Covering your assets

After last week's Presidential debate, and this week's stock market nose dive, there is a lot of doubt about the US Economy.  There is not much doubt; however, that there will be some litigation to follow after we recover a bit, and lawsuits mean the need to keep and protect email information that falls within your organization's compliance policies.  During times of legal maneuvering, your Exchange servers become targets for everything from your own legal team doing research to opposing counsel or - in more extreme cases - the government going on fact-finding missions through your corporate data systems.

Many companies have compliance policies based on regulations that govern their industries, and usually the internal policies will go well beyond these regulatory measures. Having those policies documented gives you the authority you need to take the appropriate measures when protecting your Exchange-based information; so your first step in determining what to do to cover yourself is consult those internal guidelines.  If you don't have a set of guidelines, the first thing you have to do is get it created, or create it yourself and make sure your company's legal team signs off on it!

If your policies simply detail that all data within a certain time frame must be protected off-site, you have a few great options.  Of course, there are replication/failover solutions that can give you the ability to get information back from a secondary server (see disclaimer below).  If those are outside your budget and/or logistical reach, then tape backup is your only answer.  No matter which method of getting and maintaining another copy of the data you use, be sure to be diligent about it.  Examine the data on the secondary server regularly if you are using a replication solution.  Test the integrity by running an ISInteg check on a monthly or quarterly basis - as this doesn't require you to interrupt your production data system to run this non-invasive check.  For a deeper scan of the database, you can use the ESEUtil system with various switches.  Both of these tools are included with Exchange, and are therefore both free and fully supported by Microsoft.

You can find a description of using ESEUtil here, and for ISInteg, check here.

If you're using tape backup, then perform regular test restorations and then run those utilities on the restored data!  I cannot tell you how many of my clients have come to me in a panic because they were in the middle of an emergency, never did test restores, and the data on the tapes was completely useless.  Test restore at least once per month or once per quarter, don't wait until you're in the middle of a disaster before you make sure the tapes work the way you planned.

If your corporate policies go beyond just protecting the data as a whole within certain time periods (such as "within 7 years from creation"), then you will need to look beyond just backup and/or Disaster Recovery tools.  Continuous Data Protection (CDP) solutions and Archiving solutions are on the menu for your company, and you have a lot to choose from.

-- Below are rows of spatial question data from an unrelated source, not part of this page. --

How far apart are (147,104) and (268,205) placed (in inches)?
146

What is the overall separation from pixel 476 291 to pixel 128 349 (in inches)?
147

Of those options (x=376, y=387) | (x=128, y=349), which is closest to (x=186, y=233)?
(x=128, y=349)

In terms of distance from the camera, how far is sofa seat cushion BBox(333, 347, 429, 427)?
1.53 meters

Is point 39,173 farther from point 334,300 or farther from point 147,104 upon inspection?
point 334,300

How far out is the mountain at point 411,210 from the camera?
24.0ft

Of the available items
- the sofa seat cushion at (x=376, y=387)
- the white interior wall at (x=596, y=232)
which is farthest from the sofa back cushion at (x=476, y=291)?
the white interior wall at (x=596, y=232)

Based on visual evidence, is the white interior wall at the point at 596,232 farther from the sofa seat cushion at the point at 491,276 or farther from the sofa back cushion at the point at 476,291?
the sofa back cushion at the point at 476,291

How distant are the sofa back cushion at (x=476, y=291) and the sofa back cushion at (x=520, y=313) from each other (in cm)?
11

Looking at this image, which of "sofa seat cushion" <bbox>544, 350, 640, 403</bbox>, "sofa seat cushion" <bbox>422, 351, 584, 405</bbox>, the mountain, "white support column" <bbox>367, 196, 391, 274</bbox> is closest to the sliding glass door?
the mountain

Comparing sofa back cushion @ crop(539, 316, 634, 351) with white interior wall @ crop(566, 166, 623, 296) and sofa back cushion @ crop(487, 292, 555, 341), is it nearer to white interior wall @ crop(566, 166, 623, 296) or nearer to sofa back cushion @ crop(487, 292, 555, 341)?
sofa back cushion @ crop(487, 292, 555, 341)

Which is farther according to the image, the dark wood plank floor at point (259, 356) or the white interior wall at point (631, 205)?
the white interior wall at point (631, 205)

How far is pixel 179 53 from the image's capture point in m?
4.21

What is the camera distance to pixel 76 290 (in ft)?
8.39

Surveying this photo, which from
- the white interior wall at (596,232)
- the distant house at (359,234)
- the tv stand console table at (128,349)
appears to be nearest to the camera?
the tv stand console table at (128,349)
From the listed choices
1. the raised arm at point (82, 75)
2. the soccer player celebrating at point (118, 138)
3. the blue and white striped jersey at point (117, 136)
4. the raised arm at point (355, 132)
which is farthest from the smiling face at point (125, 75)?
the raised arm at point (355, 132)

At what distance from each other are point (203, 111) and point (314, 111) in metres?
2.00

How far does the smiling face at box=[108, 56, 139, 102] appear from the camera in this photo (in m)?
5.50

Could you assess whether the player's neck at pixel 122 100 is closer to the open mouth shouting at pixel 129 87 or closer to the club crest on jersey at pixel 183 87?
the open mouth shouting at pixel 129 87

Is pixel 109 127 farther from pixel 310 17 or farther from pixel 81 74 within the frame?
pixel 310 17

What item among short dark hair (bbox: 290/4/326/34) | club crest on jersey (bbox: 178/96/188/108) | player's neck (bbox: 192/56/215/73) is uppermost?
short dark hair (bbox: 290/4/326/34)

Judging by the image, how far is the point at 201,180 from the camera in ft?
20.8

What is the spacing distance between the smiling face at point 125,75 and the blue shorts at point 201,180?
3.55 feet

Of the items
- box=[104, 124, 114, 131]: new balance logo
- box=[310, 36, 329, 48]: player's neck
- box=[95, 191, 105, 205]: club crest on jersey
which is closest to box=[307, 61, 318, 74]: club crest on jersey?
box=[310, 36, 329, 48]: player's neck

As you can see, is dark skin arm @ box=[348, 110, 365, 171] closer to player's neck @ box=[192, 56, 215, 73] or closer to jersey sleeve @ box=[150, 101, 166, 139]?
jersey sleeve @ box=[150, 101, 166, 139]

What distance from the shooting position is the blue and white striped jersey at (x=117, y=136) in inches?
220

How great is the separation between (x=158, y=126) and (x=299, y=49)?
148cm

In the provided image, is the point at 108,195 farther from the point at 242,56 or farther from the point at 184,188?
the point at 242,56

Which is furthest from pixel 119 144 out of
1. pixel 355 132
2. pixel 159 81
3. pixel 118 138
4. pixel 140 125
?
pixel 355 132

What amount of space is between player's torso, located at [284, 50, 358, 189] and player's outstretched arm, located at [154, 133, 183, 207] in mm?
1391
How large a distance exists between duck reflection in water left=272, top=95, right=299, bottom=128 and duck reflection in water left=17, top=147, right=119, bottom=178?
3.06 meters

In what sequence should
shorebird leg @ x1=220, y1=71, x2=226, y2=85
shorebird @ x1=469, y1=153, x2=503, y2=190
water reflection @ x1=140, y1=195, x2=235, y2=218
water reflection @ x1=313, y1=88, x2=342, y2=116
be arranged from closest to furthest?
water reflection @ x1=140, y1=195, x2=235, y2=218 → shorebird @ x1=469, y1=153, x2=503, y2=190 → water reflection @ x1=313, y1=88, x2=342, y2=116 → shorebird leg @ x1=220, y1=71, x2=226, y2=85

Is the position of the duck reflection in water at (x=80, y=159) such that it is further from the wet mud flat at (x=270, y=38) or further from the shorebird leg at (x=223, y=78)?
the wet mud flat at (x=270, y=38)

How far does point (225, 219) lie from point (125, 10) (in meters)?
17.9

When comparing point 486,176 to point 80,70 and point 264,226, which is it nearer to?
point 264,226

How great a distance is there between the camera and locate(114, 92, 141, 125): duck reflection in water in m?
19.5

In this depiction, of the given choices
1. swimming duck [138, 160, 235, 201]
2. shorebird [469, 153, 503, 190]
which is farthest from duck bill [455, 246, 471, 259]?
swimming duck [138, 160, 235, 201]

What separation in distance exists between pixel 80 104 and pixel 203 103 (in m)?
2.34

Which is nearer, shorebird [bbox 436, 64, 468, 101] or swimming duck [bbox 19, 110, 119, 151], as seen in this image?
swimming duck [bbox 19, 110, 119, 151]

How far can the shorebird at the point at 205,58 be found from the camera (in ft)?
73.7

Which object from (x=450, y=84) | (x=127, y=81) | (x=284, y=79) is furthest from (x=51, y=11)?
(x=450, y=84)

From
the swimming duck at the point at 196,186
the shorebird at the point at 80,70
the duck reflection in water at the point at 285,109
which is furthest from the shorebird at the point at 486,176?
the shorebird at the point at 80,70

CDP systems do as their name implies.  They continuously copy data to another server, but in such a way that not only do you keep all your current information; but changes, versions and information that may have been deleted from the production box.  Where a tape backup system lets you keep a daily (or semi-daily) version on the tape, and a replication solution will let you keep a real-time copy of the latest version of the data, CDP systems maintain a repository of changes.  This can be accomplished by using Exchange Journaling (described here) or by a form of replication solution either within Exchange or at the file level.  Once the information is transmitted to the repository, the internal working of the CDP system will ensure that all changes are independently tracked, so that you can restore information from any point in time that the system as a recovery point for.

Archiving solutions usually do what CDP system do, but with an added benefit for very large Exchange systems.  Archiving tools will remove information from the Exchange server based on data of last access, date or receipt, or many other factors which you control.  Any data not within the scope of the archival system is protected via the incorporated CDP solution, but when data falls into the archival rules, it is removed from the production server with a copy still remaining on the archive server.  This does help by reducing the size of your Exchange databases, but makes it absolutely critical that you provide proper Disaster Recovery protection for the archiving systems, as now that is the only place the archived data exists.

Finally, one note that many of my clients have overlooked.  Using CDP along or Disaster Recovery alone will not be a total solution for most organizations.  It is highly likely that you will need to make preparations for both recovery of different data components (CDP) and recover from the loss of the server system as a whole (Disaster Recovery).  You may be lucky enough to get away with just one or the other, but it's not very likely.

Any and all of these solutions can assist you when it comes time to either figure out your legal liabilities, or defend yourself against incoming lawsuits.  One of the worst things that can happen is to stand in front of a judge or mediator and say that you can't present the information they're demanding because - effectively - the dog ate it.  No matter how valid your excuse for not having the information may be, your company will appear to be trying to get away with something.  So, cover your assets!